A última hora de la tarde, cuando el sol está ya bajo, las sombras se alargan por el empedrado irregular. Es el mejor momento para caminar sin rumbo, cuando la luz dorada pega en las fachadas de tonos terrosos, entre gris y ocre. Desde la parte más alta, si la calima lo permite, a veces se distingue al sur la línea azulada de la sierra de Montsant.
Los caminos del campo
Aquí el paisaje lo dibujan los bancales de piedra seca. Son muros bajos que sostienen la tierra donde crecen olivos y almendros. En febrero, antes de que brote la hoja, los almendros florecen y ponen manchas blancas y rosadas en las laderas. Dura poco, unas dos semanas si no llega un viento fuerte.
Desde el pueblo salen pistas de tierra anchas, usadas por tractores. Son llanas, sin dificultad. Caminando por ellas se ven las masías a lo lejos, con sus cipreses altos. En verano, el calor aquí es intenso y no hay sombra. Conviene salir al amanecer o cuando el sol ya baja, y llevar agua siempre. La luz del atardecer resalta la textura de la tierra agrietada y la geometría de los bancales.
El sabor del territorio
La vida aquí ha girado siempre alrededor del olivo y la almendra.
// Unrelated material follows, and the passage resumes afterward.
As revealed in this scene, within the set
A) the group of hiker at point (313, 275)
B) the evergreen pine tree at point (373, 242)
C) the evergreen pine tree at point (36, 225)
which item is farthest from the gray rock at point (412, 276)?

El aceite de la DO Garrigues tiene un punto amargo y picante, un carácter que viene de la tierra seca y las heladas del invierno. En las cocinas de las casas se usa para todo: para untar el pan, para hacer sofrito, para aliñar una ensalada de tomate.
Las almendras se guardan para los dulces de fiesta y algunas salsas tradicionales. No es una gastronomía de restaurantes con estrella; es la cocina que ha alimentado a generaciones de gente que trabajaba al aire libre.
Una nota práctica
Se llega por carretera desde Lleida, en un trayecto de unos cuarenta minutos que atraviesa lomas abiertas y campos. Dentro del pueblo se aparca en las entradas y se va a pie.
La primavera es quizá la época más equilibrada: días largos, temperaturas suaves y el campo aún verde. Si vienes en pleno agosto, programa las salidas al campo para primera hora o última. El mediodía es para la sombra de una pared gruesa y el sonido de las chicharras.